▶ _PASSAGE PROVIDED_
========================================================================

Whedon's Commentary on the BibleWhedon's Commentary

Verse 1

THE HOSTILE NATION, Jeremiah 51:1-4.

1. Against them that dwell in the midst, etc. Literally, the inhabitants of the heart of my risers up. The original for heart of risers up is the word Chasdim, (Chaldeans,) written according to the canon Atbash, “for the purpose of obtaining the more important meaning that Chaldea is the centre of God’s enemies.” It is probable that some words in common use, written according to this cipher Atbash, were generally familiar.

Destroying wind Keil translates, spirit of a destroyer; but the leading Versions agree with the common English Version. The sense is a good one, and in harmony with the following verse.

Verse 2

2. Fan her Rather, winnow her.

Verse 3

3. Archer Literally, bender. The Masoretes have stumbled over the text of this verse, and there has been some variety of opinion among the critical expositors of recent times. But there is no serious difficulty in the text as it now stands, and it is by all means to be accepted.

Verse 7


7. Babylon… a golden cup This figure is used in Psalms 60:3, and in Jeremiah 25:15-16. The prominence given to it in Revelation 17:4, lends additional interest to the figure. “Golden,” to suggest the glory of the Babylonian kingdom.

Verse 8

8. Destroyed Literally, broken. This suggests a change in the figure, or that golden means ornamented with gold, or that this golden cup, though metal, is dashed so violently as to be shattered.

Verse 9

9. Let us go every one into his own country This is the language of mercenaries from different lands. Hence they say, We would have healed, etc.

Judgment Really the sin by which the “judgment” is measured.

Verse 10

10. Righteousness Literally, righteousnesses; the things which show us to be righteous.

Verse 11

11. Make bright Rather, sharpen.

Gather Better, fill; that is, put them on in their places.

Kings of the Medes Suggesting the various clans, or kingships, into which they were divided.

Verse 12

12. Upon the walls Rather, against “the walls of Babylon.” The language is not, as some have understood, ironical, but a summons to the enemy to make the attack. Make the watch strong, etc. This language has reference to the details of attack, rather than modes of defence.

Verse 13

13. Dwellest upon many waters An allusion to the elaborate system of irrigation in the Babylonian plain, to which was due its extraordinary fruitfulness, and in some degree the eminence of Babylon herself.

========================================================================

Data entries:

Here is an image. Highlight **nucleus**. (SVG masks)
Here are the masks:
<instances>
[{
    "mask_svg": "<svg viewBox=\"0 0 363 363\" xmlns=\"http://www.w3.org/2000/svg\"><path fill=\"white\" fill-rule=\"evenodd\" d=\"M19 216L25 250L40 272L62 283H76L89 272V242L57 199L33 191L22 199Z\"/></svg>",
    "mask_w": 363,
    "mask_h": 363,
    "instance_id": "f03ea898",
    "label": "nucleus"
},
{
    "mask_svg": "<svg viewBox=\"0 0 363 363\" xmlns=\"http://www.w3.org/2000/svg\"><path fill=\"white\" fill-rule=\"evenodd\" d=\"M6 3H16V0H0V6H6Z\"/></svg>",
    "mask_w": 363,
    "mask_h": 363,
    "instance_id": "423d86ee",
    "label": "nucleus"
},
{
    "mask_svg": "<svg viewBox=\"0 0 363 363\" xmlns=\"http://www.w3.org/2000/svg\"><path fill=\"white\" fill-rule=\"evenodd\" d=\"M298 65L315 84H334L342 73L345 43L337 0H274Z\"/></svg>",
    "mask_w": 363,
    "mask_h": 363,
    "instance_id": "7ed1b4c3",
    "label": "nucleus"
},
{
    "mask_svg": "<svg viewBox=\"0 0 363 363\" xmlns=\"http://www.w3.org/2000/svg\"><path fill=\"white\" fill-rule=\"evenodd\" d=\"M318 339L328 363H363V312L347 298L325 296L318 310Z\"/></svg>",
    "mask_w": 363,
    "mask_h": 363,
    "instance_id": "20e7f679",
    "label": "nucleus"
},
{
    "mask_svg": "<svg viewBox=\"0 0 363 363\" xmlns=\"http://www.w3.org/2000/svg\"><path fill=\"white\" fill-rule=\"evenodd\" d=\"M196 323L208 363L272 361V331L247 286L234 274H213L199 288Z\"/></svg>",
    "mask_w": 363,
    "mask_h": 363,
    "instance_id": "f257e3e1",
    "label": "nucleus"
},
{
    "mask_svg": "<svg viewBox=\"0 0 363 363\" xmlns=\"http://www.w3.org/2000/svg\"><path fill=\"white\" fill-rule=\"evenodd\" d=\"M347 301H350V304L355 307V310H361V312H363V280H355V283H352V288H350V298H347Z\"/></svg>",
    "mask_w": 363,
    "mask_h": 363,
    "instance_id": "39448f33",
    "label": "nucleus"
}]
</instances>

========================================================================

▶ _REQUEST_
From the Bible commentary, return word for word the passage starting at "Judgment Really the" and ending at "in their places.".

▶ _THE RESULT_
Judgment Really the sin by which the “judgment” is measured.

Verse 10

10. Righteousness Literally, righteousnesses; the things which show us to be righteous.

Verse 11

11. Make bright Rather, sharpen.

Gather Better, fill; that is, put them on in their places.